Сэндс налил и ему, переставил кофейник на плиту и окинул недовольным взглядом стол.
— Сахар я вижу, — заявил он, — а вот молока нет. Может, в холодильнике?
— Наверное. — Джонни пожал плечами, чувствуя, что мало-помалу начинает закипать не хуже кофейника. Интересно, какого дьявола этот велеречивый подонок явился к Синди?
Сэндс уже бесцеремонно копался в холодильнике с таким видом, будто был у себя дома. Выудив полбутылки молока, он поставил ее на стол и уселся напротив Джонни.
— Что тебе здесь понадобилось, Сэндс? — в упор спросил Джонни.
Сэндс широко раскрыл глаза.
— Мне?! Так ведь я ж тебе объяснил! Э... провести время... с Синди...
— Да она бы тебя и на порог не пустила, вонючка несчастная! Так что давай говори, зачем пришел!
— Господи, да ты, никак, взбесился, парень! В толк не возьму, чего ты мне не веришь!
— Ты знал, что я здесь?
Сэндс задумчиво пожевал губами.
— Ну... как бы тебе сказать... если честно...
— Ты знал, что я у нее, Сэндс? Не виляй!
— Ну... не то чтобы точно знал... скорее догадывался. Видишь ли, прошел слушок...
— Что за слушок?
На губах Сэндса расцвела улыбка.
— Послушай, старина, да ведь на тебя идет охота! Неужто забыл?
— Нет. Где уж тут забыть?! Какого черта, неужели ты думаешь... Да, а, кстати, что за слушок такой?
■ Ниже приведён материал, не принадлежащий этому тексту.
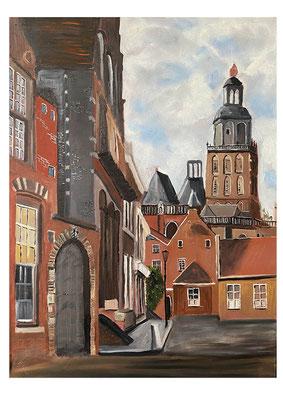 Zutphen, 60x90 cm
И что ты имел в виду, когда сказал, что он, дескать, «пошел»?
— Ну, насколько я слышал, легавые в конце концов пришли к выводу, что ты можешь быть только в двух местах: либо тут, либо у Молли.
— И кто же тебе это сказал, Сэндс?
— О... не помню. Просто где-то слышал.
Сэндс подул в чашку и поставил ее на стол. Взяв со стола сдобную булочку, он жадно откусил огромный кусок, тут же скривился и с обиженным видом отложил ее в сторону.
— Так где ты это узнал, Сэндс?
— Да так, сорока на хвосте принесла.
— Что, копы ждут внизу?
— Упаси Бог, Джонни, там никого нет. Что ты, парень, да на тебе лица нет! Нельзя же так, право слово! Я ведь только рассказал о том, что слышал, вот и все! А ты уж и распсиховался!
— Что-то тут не так. Если копы уверены, что я здесь, почему они не пришли за мной?
— Не знаю, Джонни, вот те крест, не знаю. Разрази меня гром, если я вру! Я ведь... кхм... просто так сказал. Слушок пополз, значит, а ты, парень, смекай, что да как!
— Так ты уверен, что внизу никого нет?
— Уверен, парень, уверен. Нетто я такой осел, что полез бы сюда, кабы думал, что внизу кто сидит?!
Джонни взвесил в уме то, что только что услышал от Сэндса. Странная какая-то история... Если копы уверены, что мышь в мышеловке, почему они тогда еще не явились за ним? И это при том, что его якобы разыскивают за убийство! Непонятно... Все это его тревожило.
— Конечно, — вмешался Сэндс, — сдается мне, легавые уверены, что ты здорово опасен, парень. Ну, так, по крайней мере, я слышал. Может, сдрейфили... вызвали подмогу или еще что... ну, точно-то ведь ничего не знаешь, верно?
— Опасен?.. Я?! Да ты что, смеешься?!
— Эй, эй, Джонни, да ты, никак, забыл, что разыскивают-то тебя за убийство! За убийство?! — с оскорбленным видом протянул Сэндс.
— Говорю же тебе — я никого не убивал! Кто бы там ни прикончил на самом деле Мексикашку Луиса, парень небось давно уж забился в какую-нибудь дыру да животик надорвал от смеха.
Сэндс противно ухмыльнулся:
— Да что ты? Неужто?
— Еще бы! — с гневным видом кивнул Джонни. — Мерзавец! Сукин сын! Ну попадись он мне!..
— Да-а, дела-а! Жаль, конечно... жаль, что копы, так сказать, не в курсе, — со своим неизменным акцентом протянул Сэндс. — Неужто и вправду... м-да... Плохи твои дела, сынок! Они ведь небось и знать не знают, что ты вовсе не тот, кто им нужен!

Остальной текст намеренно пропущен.